Early Dodge service manuals call for 180 weight oil for use in areas like the steering box, but the search for 180 oil will be a pain in the ass. With the exception of some specialty early Ford parts companies, you will find 180 oil expensive and mostly likely in quantities larger than you will ever need. You may also hear that a direct replacement is MOBIL 600 weight oil, but you will quickly come to see that Mobile 600 is mostly sold in 5 gallon pails and you need far less. The good news is this, you can do much better than either of those two lubricants. In fact, for the steering box, both of those lubricants will work for as long as it stays in the steering box.
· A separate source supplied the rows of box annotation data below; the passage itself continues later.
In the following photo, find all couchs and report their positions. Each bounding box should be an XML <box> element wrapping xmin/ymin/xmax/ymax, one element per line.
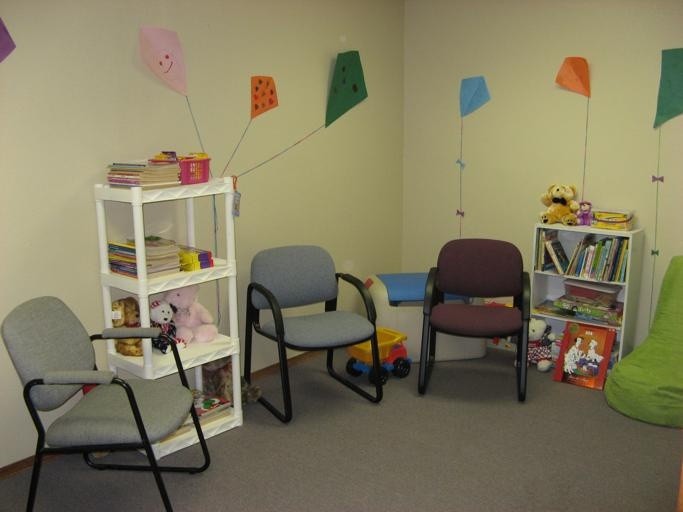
<box><xmin>604</xmin><ymin>256</ymin><xmax>682</xmax><ymax>427</ymax></box>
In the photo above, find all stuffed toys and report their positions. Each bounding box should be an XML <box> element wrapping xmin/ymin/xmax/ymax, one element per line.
<box><xmin>514</xmin><ymin>318</ymin><xmax>556</xmax><ymax>372</ymax></box>
<box><xmin>149</xmin><ymin>301</ymin><xmax>185</xmax><ymax>355</ymax></box>
<box><xmin>112</xmin><ymin>296</ymin><xmax>142</xmax><ymax>357</ymax></box>
<box><xmin>540</xmin><ymin>184</ymin><xmax>579</xmax><ymax>225</ymax></box>
<box><xmin>166</xmin><ymin>283</ymin><xmax>218</xmax><ymax>348</ymax></box>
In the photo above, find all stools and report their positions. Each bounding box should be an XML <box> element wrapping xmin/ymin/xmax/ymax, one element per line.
<box><xmin>366</xmin><ymin>271</ymin><xmax>488</xmax><ymax>361</ymax></box>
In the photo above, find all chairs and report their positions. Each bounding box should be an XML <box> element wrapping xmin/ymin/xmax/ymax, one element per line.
<box><xmin>242</xmin><ymin>244</ymin><xmax>382</xmax><ymax>422</ymax></box>
<box><xmin>418</xmin><ymin>238</ymin><xmax>532</xmax><ymax>401</ymax></box>
<box><xmin>3</xmin><ymin>298</ymin><xmax>211</xmax><ymax>512</ymax></box>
Lubrications have come a very long way since the 1930s and, just like plastics went from Bakelite to Polyethylene, the lubricants we can apply to the steering box are far superior even in the limited roll of the steering box.

Enough said, here we go, forget about 180 oil and 600w Mobile.

Go down to an Auto Parts Store and get one of the following:

- STP Oil Treatment
- Lubriplate 250

One can also go to John Deere and get Corn Head Grease. Ask for An102562 in the grease gun tube.

All of above are superior to the 80 year old specified lubricant. Why are they superior? Well not only can they do the “pressure” part of simple gear lubrication but they will do something the earlier oils don’t do at all….they will stay in the case.  

I use CV Grease in my steering head in a 1934 Dodge DR. I like that I can buy a small tube of it, I like that it stays in the box, and costs $4, even in 2023.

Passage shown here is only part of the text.